CLA, which is often referred to in the context of the USAID Program Cycle, is essentially a set of principles and operational processes to enable USAID to become a more effective learning organization and thereby a more effective development organization.  

The event was replete with knowledge management disciples from USAID Washington, some Missions, and a lot of implementing partners.  The event was definitely aimed at the CLA in-crowd—the people who believe that learning is or should be an intrinsic part of development programming and are actively trying to figure out how to build in and use learning processes in our work.

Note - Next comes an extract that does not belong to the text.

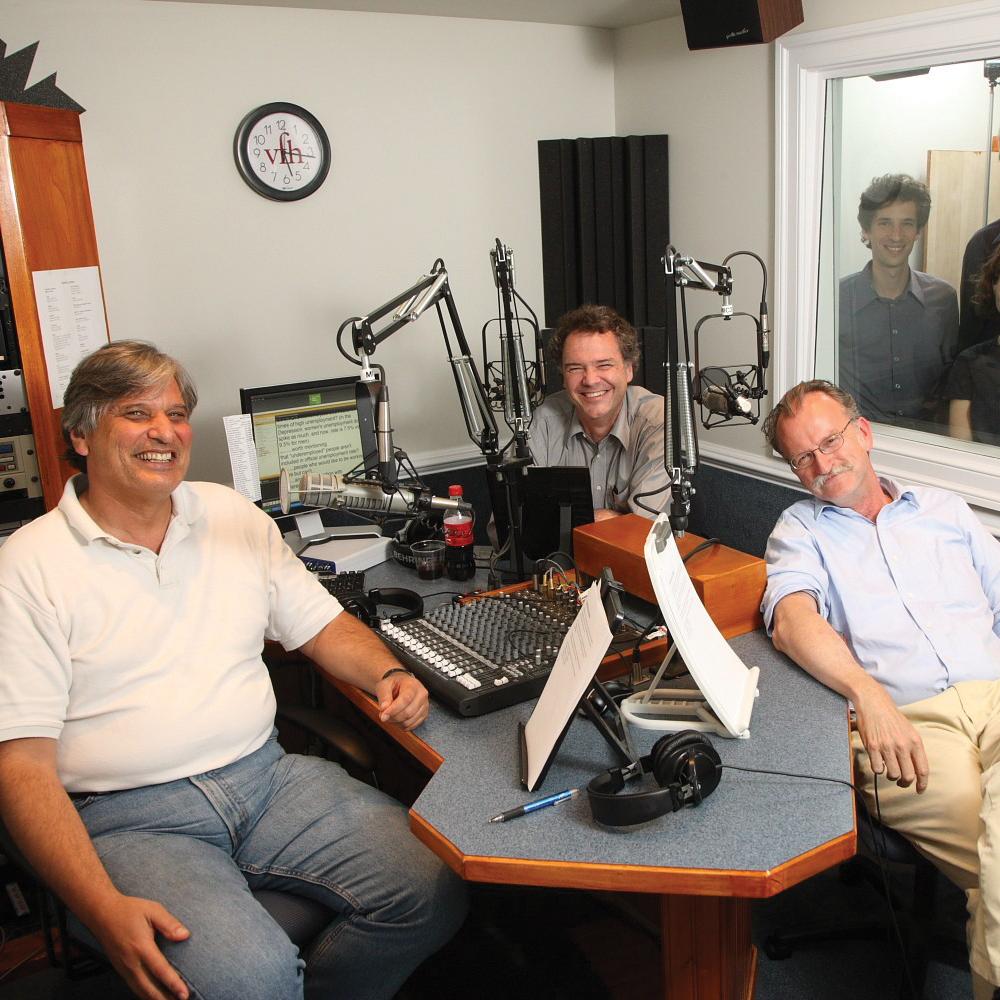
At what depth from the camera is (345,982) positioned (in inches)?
66.5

Still, it was refreshing to be in a room full of people talking about things like reflecting on experience, stakeholder engagement, learning agendas, peer-to-peer sharing, and creating an organizational culture of learning—values that we try to apply in our work supporting learning on the USAID ASSIST Project. 

Organizational diagnostic tool used by USAID UgandaOrganizational diagnostic chart filled out by participants in Moving the Needle 2015, November 17, 2015. Photo by Lani Marquez.   

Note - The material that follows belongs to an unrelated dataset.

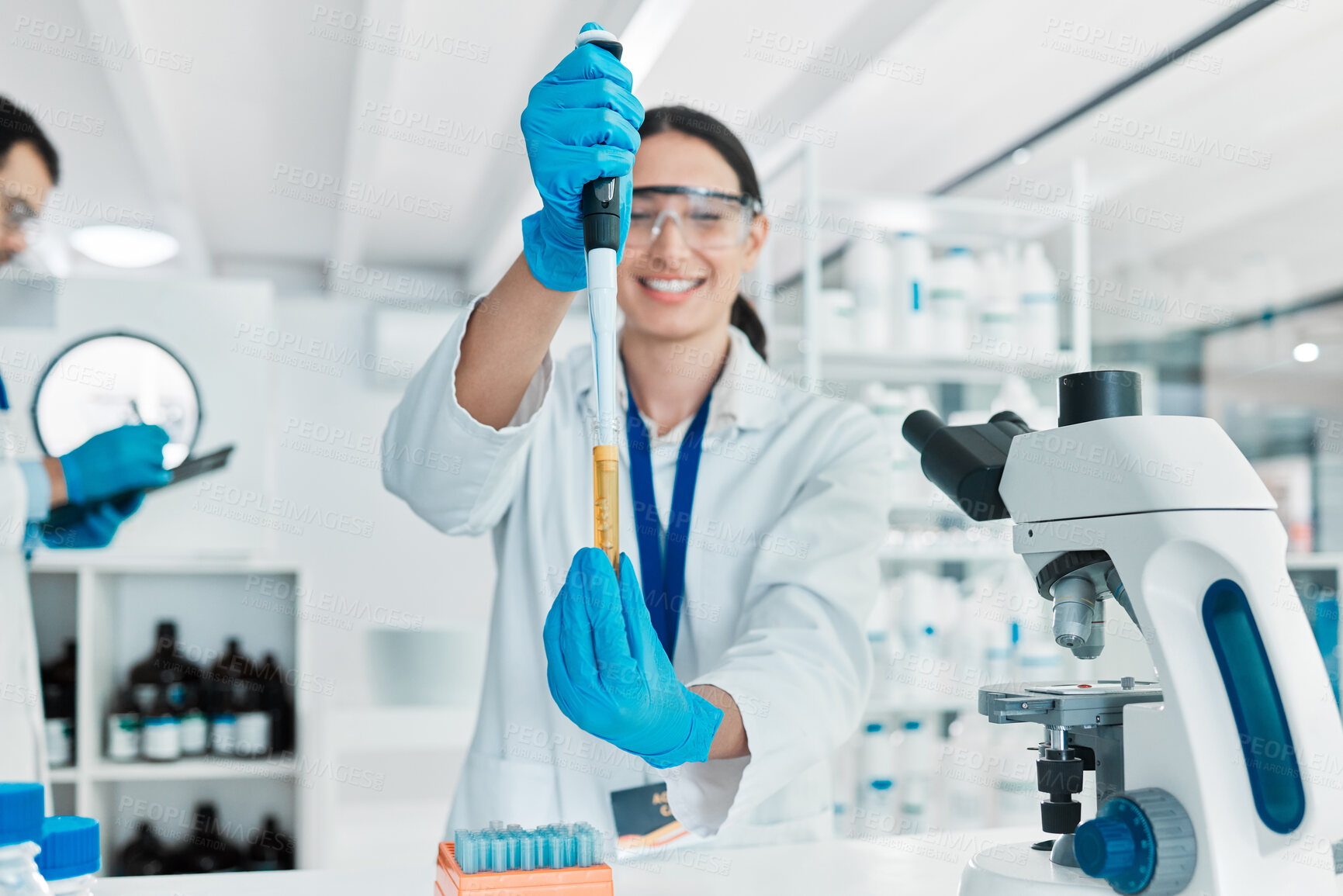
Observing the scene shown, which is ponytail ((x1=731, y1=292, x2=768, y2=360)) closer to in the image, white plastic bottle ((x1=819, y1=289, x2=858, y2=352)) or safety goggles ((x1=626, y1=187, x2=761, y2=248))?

There was diversity in how we approach CLA.  Some of the experiences shared were the high-level, long-range kind—learning over multiple years of a project to influence the next five-year development strategy.  But there were also many examples that resonated with the kind of real-time learning leading to immediate action that we do in health care improvement work. 

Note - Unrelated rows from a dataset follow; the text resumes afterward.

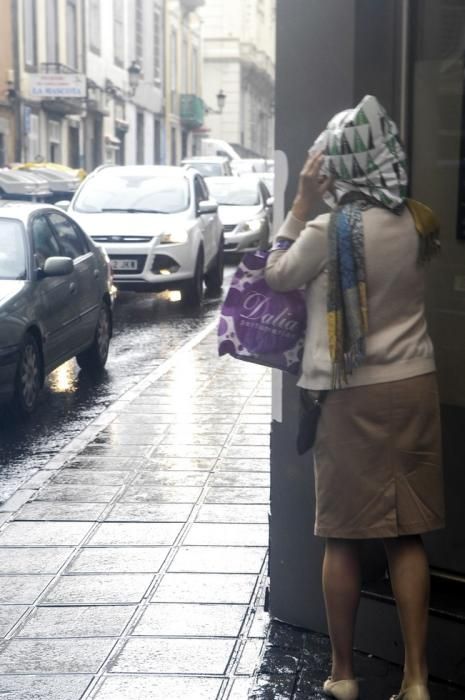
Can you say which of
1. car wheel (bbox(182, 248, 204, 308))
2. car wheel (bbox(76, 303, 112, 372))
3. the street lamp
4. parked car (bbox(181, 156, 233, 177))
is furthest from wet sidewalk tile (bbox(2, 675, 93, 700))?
the street lamp

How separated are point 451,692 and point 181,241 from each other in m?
12.3

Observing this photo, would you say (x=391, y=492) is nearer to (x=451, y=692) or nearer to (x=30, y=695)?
(x=451, y=692)

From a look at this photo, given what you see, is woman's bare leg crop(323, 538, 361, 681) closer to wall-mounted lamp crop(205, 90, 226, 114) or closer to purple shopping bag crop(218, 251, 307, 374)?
purple shopping bag crop(218, 251, 307, 374)

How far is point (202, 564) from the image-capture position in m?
5.41

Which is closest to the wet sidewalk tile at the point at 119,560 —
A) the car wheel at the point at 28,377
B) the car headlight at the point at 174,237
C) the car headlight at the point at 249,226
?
the car wheel at the point at 28,377

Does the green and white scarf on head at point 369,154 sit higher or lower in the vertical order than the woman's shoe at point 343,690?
higher

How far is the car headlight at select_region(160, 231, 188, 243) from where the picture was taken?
1596 centimetres

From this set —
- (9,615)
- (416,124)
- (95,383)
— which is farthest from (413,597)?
(95,383)

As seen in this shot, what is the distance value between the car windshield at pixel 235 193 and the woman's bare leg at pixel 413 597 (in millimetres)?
20571

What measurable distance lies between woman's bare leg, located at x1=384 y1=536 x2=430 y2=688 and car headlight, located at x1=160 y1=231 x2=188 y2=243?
40.3ft

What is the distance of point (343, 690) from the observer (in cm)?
402

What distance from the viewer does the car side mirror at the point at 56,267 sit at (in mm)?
9344

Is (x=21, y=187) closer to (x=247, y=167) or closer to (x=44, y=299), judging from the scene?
(x=44, y=299)

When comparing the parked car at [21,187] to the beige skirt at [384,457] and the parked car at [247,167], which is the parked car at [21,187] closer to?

I participated in a role play around reporting expectations that underscored the importance of direct dialogue (learning through conversation!) to resolve conflict. There was also a participatory demonstration of an organizational diagnoistic tool used by the USAID Mission in Uganda to take periodic “temperature checks” of the entire Mission team to see how well their learning culture is being practiced.

The day also highlighted the top 20 and the ultimate winners of the CLA case study competition held earlier this year. I was proud my colleagues Stella Mwita and John Byabagambi submitted entries on their innovative work supporting a national learning platform for the Partnership for HIV-Free Survival in Tanzania and promoting inter-facility, inter-implementing partner, and inter-country learning to improve voluntary medical male circumcision in Uganda, respectively.

The key points made throughout the day about CLA were that it is intentional and reflective, it creates opportunities for connection and learning, it’s strategic—learning that matters and not simply data hoarding—and that it fosters a culture of iterative improvement.

The day ended with a clever exercise of 5-4-3-2-1.  Name 5 things you learned; 4 actions you will take;  3 things you heard about that you are already doing; 2 things you will stop doing; and 1 remaining question.  After reflecting on these things individually, we moved to flipcharts posted around the room to offer our thoughts in a brief conversation with others.  It was a fitting way to wrap up the day.

I felt good about the direction that USAID ASSIST has taken to incorporate an explicit learning agenda in all of our country activities, focused how what we are trying to learn through the improvement work, how will that learning be spread to others in country and globally, and what tangible products can we develop that capture that learning to guide others.

Moving the Needle made me feel hopeful that USAID’s commitment to learning is taking on very real expressions in a number of Missions and programs as well as in the USAID Learning Lab resources. I can’t wait to see more.